ENTRIES SHOWN:
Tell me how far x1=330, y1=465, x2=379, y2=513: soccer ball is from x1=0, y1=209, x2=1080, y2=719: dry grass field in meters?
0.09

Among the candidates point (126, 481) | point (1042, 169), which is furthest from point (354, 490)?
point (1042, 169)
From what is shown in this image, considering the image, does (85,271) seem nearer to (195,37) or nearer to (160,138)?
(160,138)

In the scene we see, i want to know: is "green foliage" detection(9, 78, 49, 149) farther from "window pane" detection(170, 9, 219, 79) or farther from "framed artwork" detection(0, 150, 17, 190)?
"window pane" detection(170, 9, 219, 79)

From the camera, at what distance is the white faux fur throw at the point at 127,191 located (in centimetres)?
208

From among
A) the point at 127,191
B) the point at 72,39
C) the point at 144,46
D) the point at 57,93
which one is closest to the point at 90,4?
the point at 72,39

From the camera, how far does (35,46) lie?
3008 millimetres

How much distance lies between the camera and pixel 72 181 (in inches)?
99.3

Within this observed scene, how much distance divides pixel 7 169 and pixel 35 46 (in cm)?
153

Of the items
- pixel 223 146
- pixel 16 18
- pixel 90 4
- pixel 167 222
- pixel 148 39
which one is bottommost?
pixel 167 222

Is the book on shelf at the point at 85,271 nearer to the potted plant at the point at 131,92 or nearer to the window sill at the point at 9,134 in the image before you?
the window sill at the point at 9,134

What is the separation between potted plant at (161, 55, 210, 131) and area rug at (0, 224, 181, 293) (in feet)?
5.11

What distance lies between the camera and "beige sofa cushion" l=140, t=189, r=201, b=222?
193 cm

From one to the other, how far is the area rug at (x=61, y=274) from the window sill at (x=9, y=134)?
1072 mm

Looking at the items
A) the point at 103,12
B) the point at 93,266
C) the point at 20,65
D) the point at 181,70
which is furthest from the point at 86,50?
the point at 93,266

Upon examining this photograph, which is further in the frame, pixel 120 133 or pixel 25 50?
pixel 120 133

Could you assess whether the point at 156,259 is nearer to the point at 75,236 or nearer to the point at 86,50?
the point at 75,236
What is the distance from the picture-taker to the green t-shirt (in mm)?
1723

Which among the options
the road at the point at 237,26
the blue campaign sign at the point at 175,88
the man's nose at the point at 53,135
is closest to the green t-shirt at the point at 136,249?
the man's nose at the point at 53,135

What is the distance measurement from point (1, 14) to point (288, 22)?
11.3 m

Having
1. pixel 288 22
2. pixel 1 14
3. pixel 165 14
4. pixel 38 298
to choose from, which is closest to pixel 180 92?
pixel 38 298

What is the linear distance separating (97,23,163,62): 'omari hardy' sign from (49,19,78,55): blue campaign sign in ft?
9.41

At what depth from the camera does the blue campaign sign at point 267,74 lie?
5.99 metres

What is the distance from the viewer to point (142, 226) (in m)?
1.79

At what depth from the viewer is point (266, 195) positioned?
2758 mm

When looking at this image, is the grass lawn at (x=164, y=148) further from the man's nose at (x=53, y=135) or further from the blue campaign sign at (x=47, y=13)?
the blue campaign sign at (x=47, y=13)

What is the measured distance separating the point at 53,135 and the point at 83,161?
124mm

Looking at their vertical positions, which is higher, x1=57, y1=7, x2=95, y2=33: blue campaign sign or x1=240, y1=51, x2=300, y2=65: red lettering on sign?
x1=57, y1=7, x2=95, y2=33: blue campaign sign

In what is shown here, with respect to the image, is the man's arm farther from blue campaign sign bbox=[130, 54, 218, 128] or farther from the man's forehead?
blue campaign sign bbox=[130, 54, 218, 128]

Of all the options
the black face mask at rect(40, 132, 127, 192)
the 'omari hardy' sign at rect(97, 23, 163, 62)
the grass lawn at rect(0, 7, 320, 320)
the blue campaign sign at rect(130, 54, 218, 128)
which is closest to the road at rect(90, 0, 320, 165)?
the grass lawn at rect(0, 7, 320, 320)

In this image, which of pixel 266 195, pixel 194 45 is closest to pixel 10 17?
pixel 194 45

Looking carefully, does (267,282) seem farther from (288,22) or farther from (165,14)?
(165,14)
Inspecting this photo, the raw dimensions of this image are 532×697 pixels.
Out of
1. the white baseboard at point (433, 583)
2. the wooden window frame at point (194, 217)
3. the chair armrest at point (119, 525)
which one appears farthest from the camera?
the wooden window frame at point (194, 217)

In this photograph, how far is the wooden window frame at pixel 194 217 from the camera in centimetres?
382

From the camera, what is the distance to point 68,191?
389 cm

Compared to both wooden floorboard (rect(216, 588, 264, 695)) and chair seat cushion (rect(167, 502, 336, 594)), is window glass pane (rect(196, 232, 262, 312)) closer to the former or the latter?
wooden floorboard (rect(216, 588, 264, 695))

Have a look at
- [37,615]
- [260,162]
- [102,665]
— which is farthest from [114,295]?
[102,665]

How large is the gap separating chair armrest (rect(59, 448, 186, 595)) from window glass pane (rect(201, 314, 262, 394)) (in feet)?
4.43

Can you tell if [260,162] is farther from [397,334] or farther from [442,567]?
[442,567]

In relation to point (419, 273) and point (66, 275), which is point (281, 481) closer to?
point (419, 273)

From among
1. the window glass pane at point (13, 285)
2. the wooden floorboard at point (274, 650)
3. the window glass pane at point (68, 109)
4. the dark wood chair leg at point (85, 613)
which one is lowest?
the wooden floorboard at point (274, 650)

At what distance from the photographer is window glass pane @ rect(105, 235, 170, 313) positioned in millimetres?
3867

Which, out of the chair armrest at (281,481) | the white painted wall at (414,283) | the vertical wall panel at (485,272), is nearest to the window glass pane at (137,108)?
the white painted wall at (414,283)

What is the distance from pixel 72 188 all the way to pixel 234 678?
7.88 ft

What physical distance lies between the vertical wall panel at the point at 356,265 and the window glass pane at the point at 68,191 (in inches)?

PROBLEM STATEMENT: Retype all of the material above with every character intact.

OUTPUT FOR THIS TASK:
Tell me how far x1=330, y1=465, x2=379, y2=513: soccer ball is from x1=0, y1=209, x2=1080, y2=719: dry grass field in meters?
0.09

Among the candidates point (126, 481) | point (1042, 169), which is furthest from point (354, 490)?
point (1042, 169)
From what is shown in this image, considering the image, does (85,271) seem nearer to (195,37) or nearer to (160,138)?
(160,138)

In the scene we see, i want to know: is "green foliage" detection(9, 78, 49, 149) farther from "window pane" detection(170, 9, 219, 79) or farther from "framed artwork" detection(0, 150, 17, 190)?
"window pane" detection(170, 9, 219, 79)

From the camera, at what distance is the white faux fur throw at the point at 127,191 located (in centimetres)?
208

From among
A) the point at 127,191
B) the point at 72,39
C) the point at 144,46
D) the point at 57,93
which one is closest to the point at 90,4?
the point at 72,39

From the camera, how far does (35,46) lie?
3008 millimetres

How much distance lies between the camera and pixel 72 181 (in inches)?
99.3

Within this observed scene, how much distance divides pixel 7 169 and pixel 35 46 (in cm)?
153

Of the items
- pixel 223 146
- pixel 16 18
- pixel 90 4
- pixel 167 222
- pixel 148 39
which one is bottommost?
pixel 167 222

Is the book on shelf at the point at 85,271 nearer to the potted plant at the point at 131,92 or nearer to the window sill at the point at 9,134 in the image before you?
the window sill at the point at 9,134

What is the separation between potted plant at (161, 55, 210, 131) and area rug at (0, 224, 181, 293) (in feet)?
5.11

What distance lies between the camera and "beige sofa cushion" l=140, t=189, r=201, b=222?
193 cm

From one to the other, how far is the area rug at (x=61, y=274) from the window sill at (x=9, y=134)?
1072 mm

Looking at the items
A) the point at 103,12
B) the point at 93,266
C) the point at 20,65
D) the point at 181,70
which is furthest from the point at 86,50?
the point at 93,266

Upon examining this photograph, which is further in the frame, pixel 120 133 or pixel 25 50?
pixel 120 133

Could you assess whether the point at 156,259 is nearer to the point at 75,236 or nearer to the point at 86,50?
the point at 75,236
What is the distance from the picture-taker to the green t-shirt (in mm)?
1723

Which among the options
the road at the point at 237,26
the blue campaign sign at the point at 175,88
the man's nose at the point at 53,135
is closest to the green t-shirt at the point at 136,249?
the man's nose at the point at 53,135

What is the distance measurement from point (1, 14) to point (288, 22)?
11.3 m

Having
1. pixel 288 22
2. pixel 1 14
3. pixel 165 14
4. pixel 38 298
to choose from, which is closest to pixel 180 92?
pixel 38 298

What is the linear distance separating (97,23,163,62): 'omari hardy' sign from (49,19,78,55): blue campaign sign in ft?
9.41

At what depth from the camera does the blue campaign sign at point 267,74 lie?
5.99 metres

What is the distance from the viewer to point (142, 226) (in m)?
1.79

At what depth from the viewer is point (266, 195) positioned?
2758 mm

When looking at this image, is the grass lawn at (x=164, y=148) further from the man's nose at (x=53, y=135) or further from the blue campaign sign at (x=47, y=13)?
the blue campaign sign at (x=47, y=13)

What is the measured distance separating the point at 53,135 and the point at 83,161?
124mm

Looking at their vertical positions, which is higher, x1=57, y1=7, x2=95, y2=33: blue campaign sign or x1=240, y1=51, x2=300, y2=65: red lettering on sign?
x1=57, y1=7, x2=95, y2=33: blue campaign sign

In what is shown here, with respect to the image, is the man's arm farther from blue campaign sign bbox=[130, 54, 218, 128] or farther from the man's forehead?
blue campaign sign bbox=[130, 54, 218, 128]

Of all the options
the black face mask at rect(40, 132, 127, 192)
the 'omari hardy' sign at rect(97, 23, 163, 62)
the grass lawn at rect(0, 7, 320, 320)
the blue campaign sign at rect(130, 54, 218, 128)
which is closest to the road at rect(90, 0, 320, 165)?
the grass lawn at rect(0, 7, 320, 320)

In this image, which of pixel 266 195, pixel 194 45 is closest to pixel 10 17?
pixel 194 45

Looking carefully, does (267,282) seem farther from (288,22) or farther from (165,14)?
(165,14)
Inspecting this photo, the raw dimensions of this image are 532×697 pixels.
Out of
1. the white baseboard at point (433, 583)
2. the wooden window frame at point (194, 217)
3. the chair armrest at point (119, 525)
which one appears farthest from the camera?
the wooden window frame at point (194, 217)

In this photograph, how far is the wooden window frame at pixel 194 217 from the camera in centimetres?
382

From the camera, what is the distance to point 68,191?
389 cm

Compared to both wooden floorboard (rect(216, 588, 264, 695)) and chair seat cushion (rect(167, 502, 336, 594)), is window glass pane (rect(196, 232, 262, 312)) closer to the former or the latter?
wooden floorboard (rect(216, 588, 264, 695))

Have a look at
- [37,615]
- [260,162]
- [102,665]
— which is farthest from [114,295]?
[102,665]

How large is the gap separating chair armrest (rect(59, 448, 186, 595)) from window glass pane (rect(201, 314, 262, 394)) (in feet)?
4.43

Can you tell if [260,162] is farther from [397,334] or farther from [442,567]?
[442,567]

In relation to point (419, 273) and point (66, 275), which is point (281, 481) closer to?
point (419, 273)

From among
1. the window glass pane at point (13, 285)
2. the wooden floorboard at point (274, 650)
3. the window glass pane at point (68, 109)
4. the dark wood chair leg at point (85, 613)
which one is lowest?
the wooden floorboard at point (274, 650)

At what distance from the photographer is window glass pane @ rect(105, 235, 170, 313) positioned in millimetres?
3867

Which, out of the chair armrest at (281,481) | the white painted wall at (414,283) | the vertical wall panel at (485,272), is nearest to the window glass pane at (137,108)?
the white painted wall at (414,283)

What is the distance from pixel 72 188 all the way to pixel 234 678?
7.88 ft

What physical distance lies between the vertical wall panel at the point at 356,265 and the window glass pane at the point at 68,191 (in inches)?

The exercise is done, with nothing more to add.